» **Recorded data**
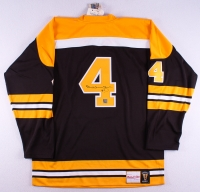 Bobby Orr Signed Authentic Mitchell & Ness Throwback Bruins Game Jersey (Orr COA)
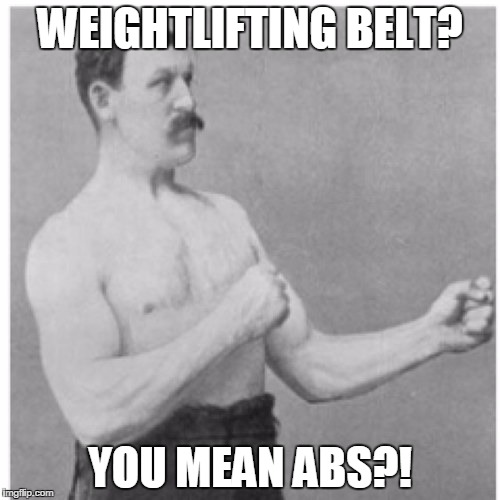 Manliest Abs Exercises of All Time -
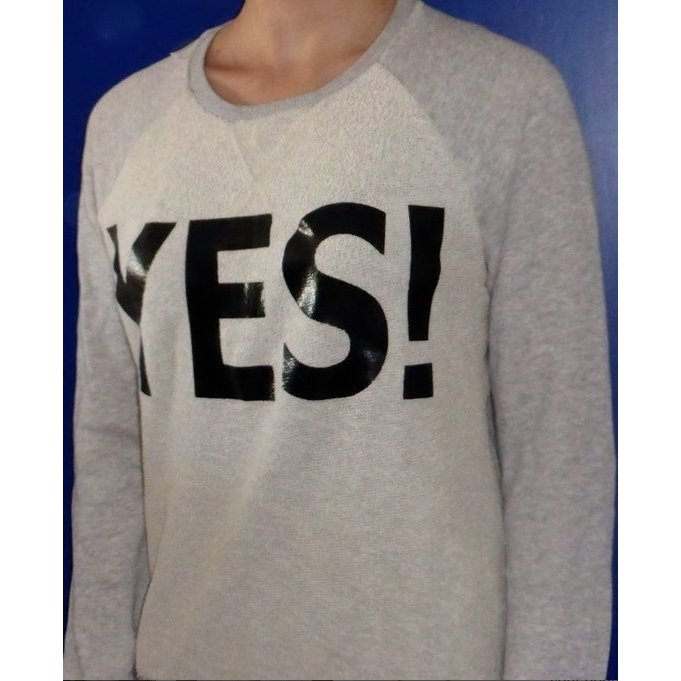 YES Pullover, Esprit, grau/weiß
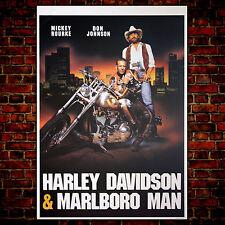 Movie Poster Harley Davidson & Marlboro Man - Size: 70x100 CM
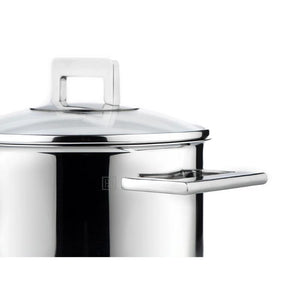 Urbane High Casserole Pot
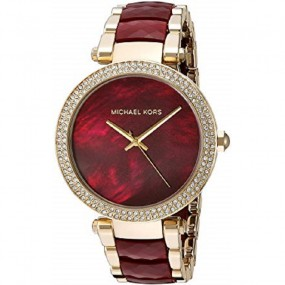 Ladies Michael Kors Parker Watch MK6427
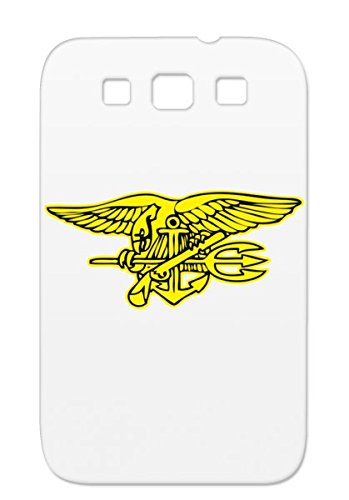 Amazon Durable Us Navy Seal Naval Special Navy Seals United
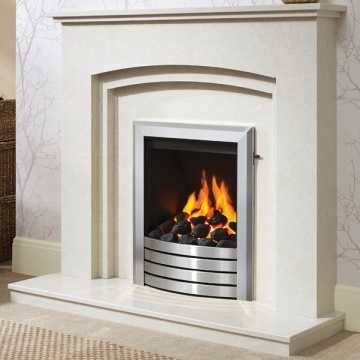 Be Modern Rossano Marble Fireplace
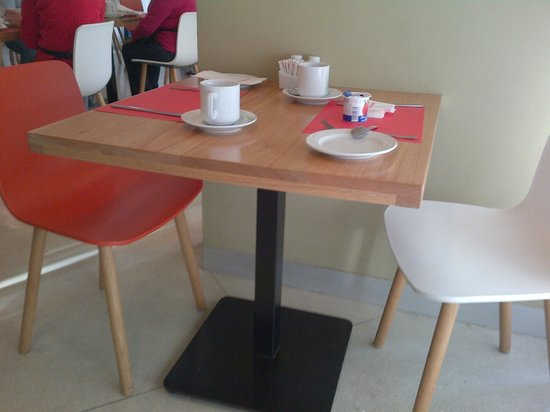 Hotel Prima City, Tel Aviv: Breakfast area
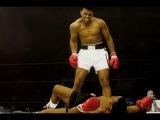 лучшие нокауты и болевые приёмы ,UFC PRIDE MMA M1   9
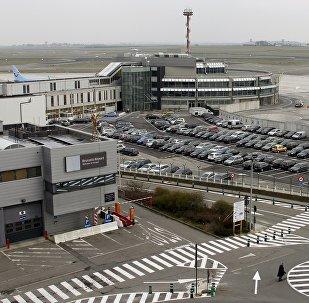 Aeroporto Zaventem em Bruxelas (foto de arquivo)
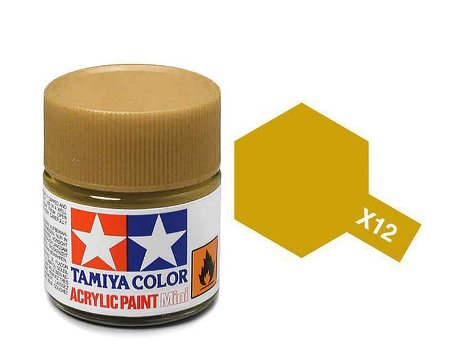 Tamiya X12 Acrylic 10ml Gold Leaf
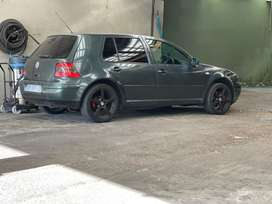 Golf 4 GTI 1.8T - New Engine fitted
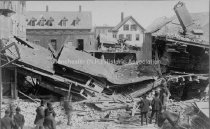 Image of Boiler Explosion, Jeremiah Hodge Shop, 485 Elm St., May 8, 1888 - 1976.505.007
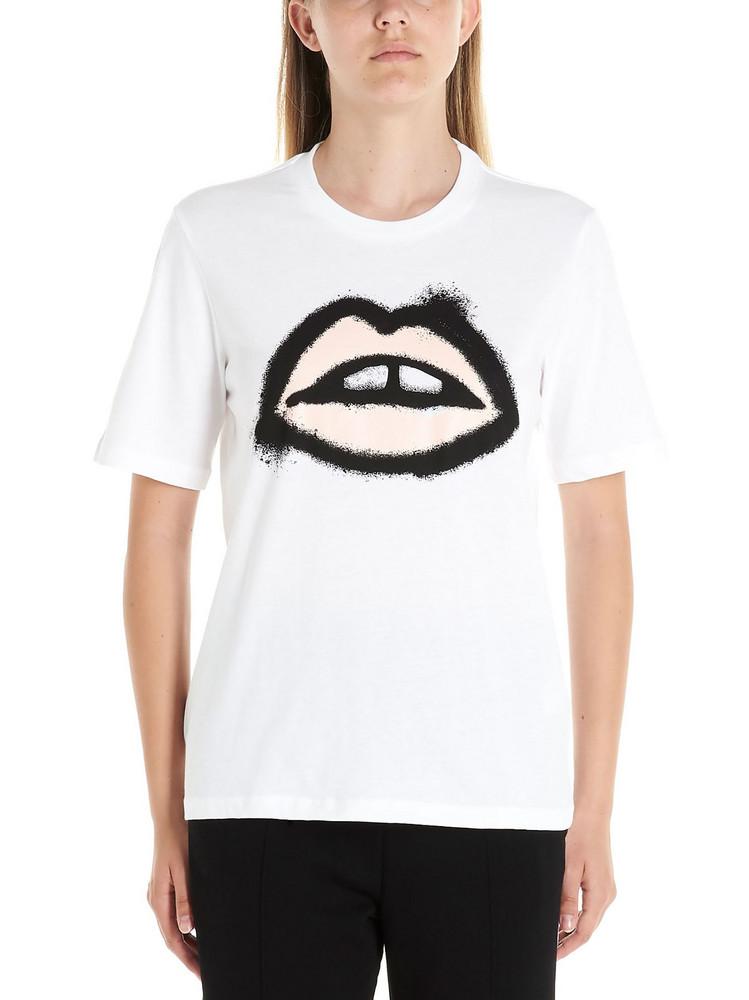 Markus Lupfer alex Spray T-shirt in white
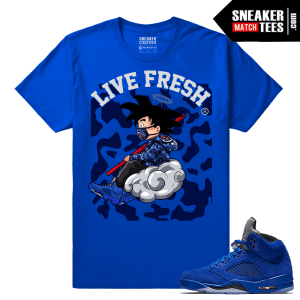 Jordan 5 Blue Suede Sneakers Match tees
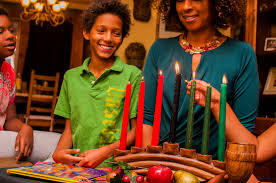 celebrating kwanzaa with kids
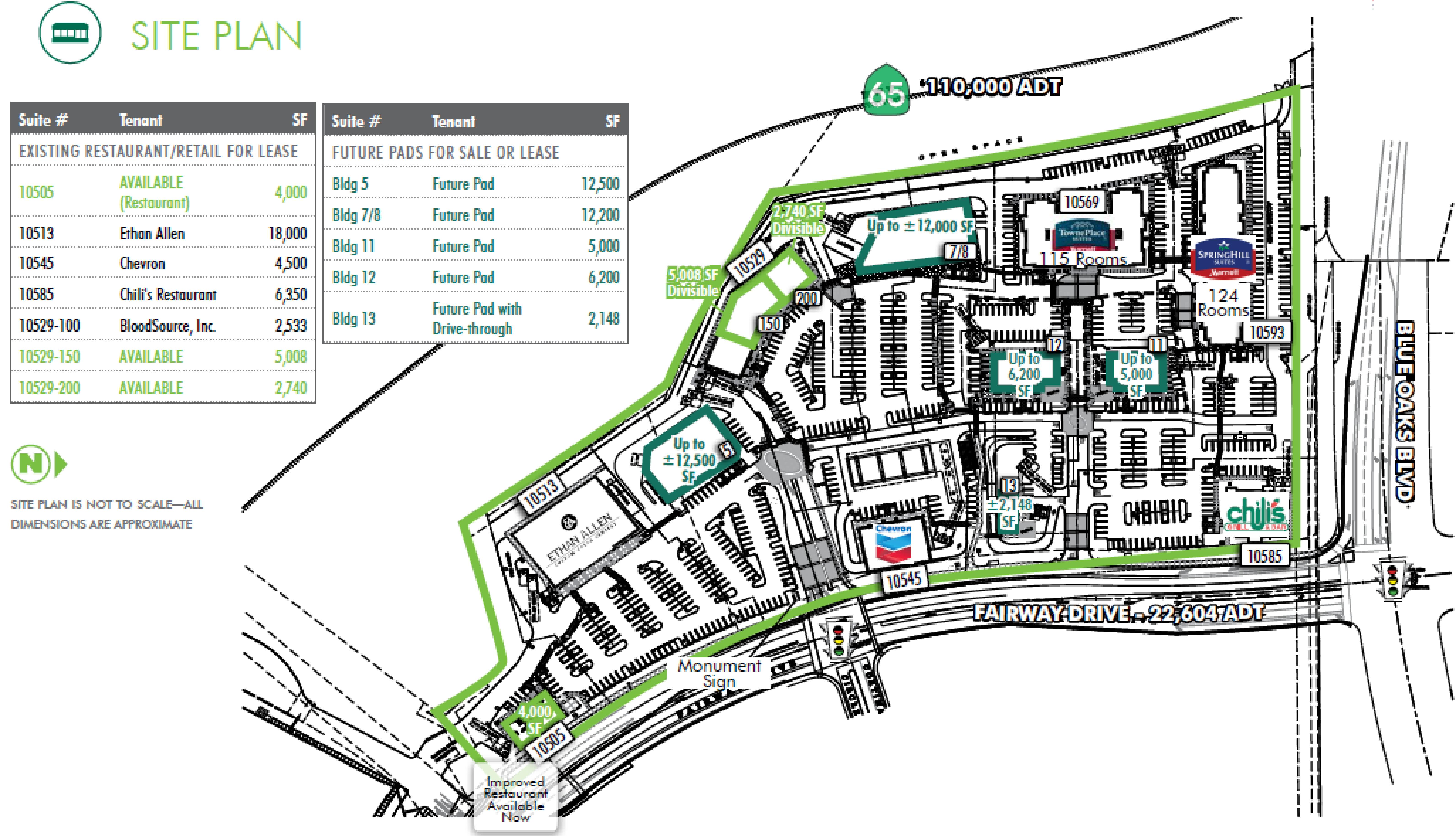 Roseville Crossing: site plan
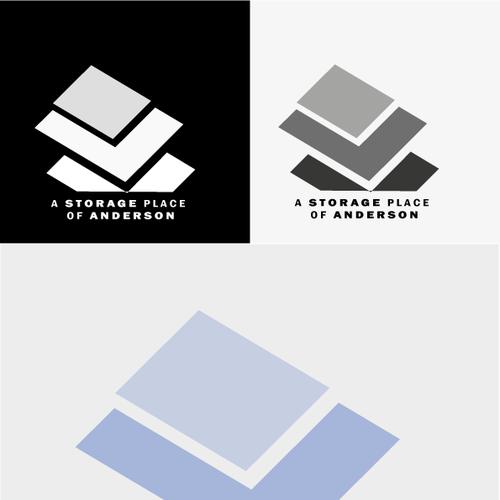 Diseño finalista de willieizidio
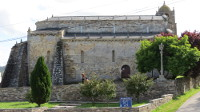 A Semana Santa de San Martiño, en Foz, iniciará os seus actos o vindeiro 19 de marzo co pregón que pronunciará Antonio Rodríguez Basanta, administrador da Diócese de Mondoñedo-Ferrol.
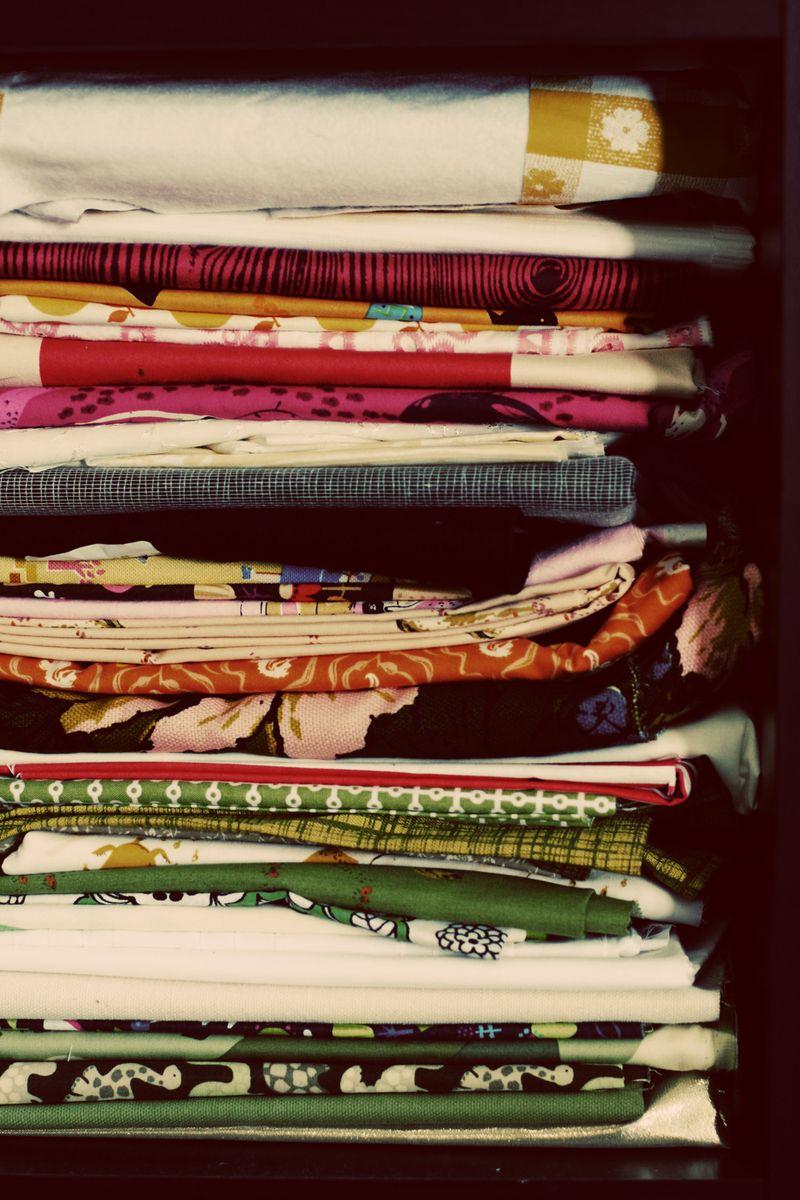 Studio_saturday_fabric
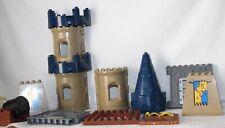 Lego Duplo 4864 - Grosse Ritterburg, wie abgebildet!
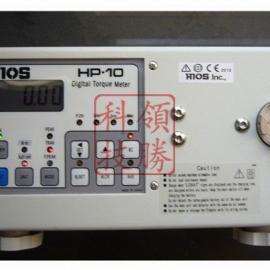 东莞第二代好握速Hios电批扭力测试仪HP-10(日本进口)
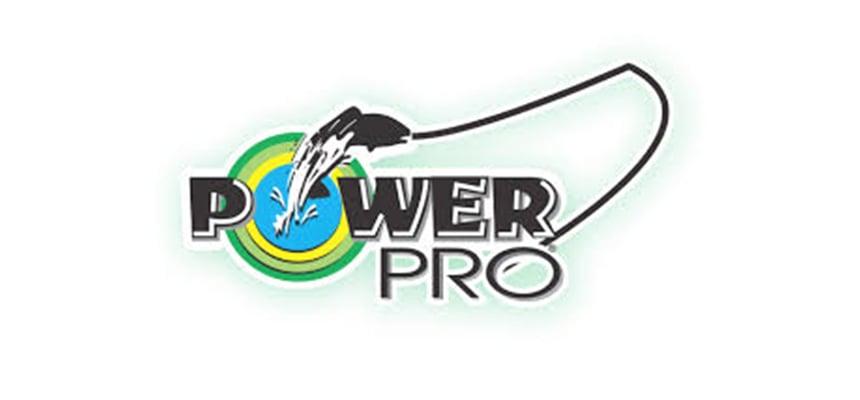 power-pro-4c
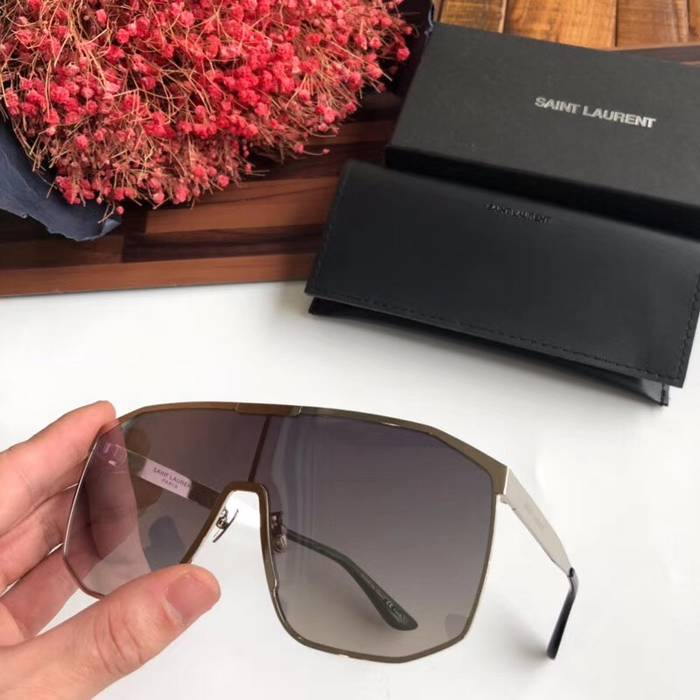 Yves Saint Laurent Sunglasse Top Quality YSL42061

» **What is being asked**
Each line in the records above should be reproduced exactly; images are not copied.

» **Result below**
 Bobby Orr Signed Authentic Mitchell & Ness Throwback Bruins Game Jersey (Orr COA)
 Manliest Abs Exercises of All Time -
 YES Pullover, Esprit, grau/weiß
 Movie Poster Harley Davidson & Marlboro Man - Size: 70x100 CM
 Urbane High Casserole Pot
 Ladies Michael Kors Parker Watch MK6427
 Amazon Durable Us Navy Seal Naval Special Navy Seals United
 Be Modern Rossano Marble Fireplace
 Hotel Prima City, Tel Aviv: Breakfast area
 лучшие нокауты и болевые приёмы ,UFC PRIDE MMA M1   9
 Aeroporto Zaventem em Bruxelas (foto de arquivo)
 Tamiya X12 Acrylic 10ml Gold Leaf
 Golf 4 GTI 1.8T - New Engine fitted
 Image of Boiler Explosion, Jeremiah Hodge Shop, 485 Elm St., May 8, 1888 - 1976.505.007
 Markus Lupfer alex Spray T-shirt in white
 Jordan 5 Blue Suede Sneakers Match tees
 celebrating kwanzaa with kids
 Roseville Crossing: site plan
 Diseño finalista de willieizidio
 A Semana Santa de San Martiño, en Foz, iniciará os seus actos o vindeiro 19 de marzo co pregón que pronunciará Antonio Rodríguez Basanta, administrador da Diócese de Mondoñedo-Ferrol.
 Studio_saturday_fabric
 Lego Duplo 4864 - Grosse Ritterburg, wie abgebildet!
 东莞第二代好握速Hios电批扭力测试仪HP-10(日本进口)
 power-pro-4c
 Yves Saint Laurent Sunglasse Top Quality YSL42061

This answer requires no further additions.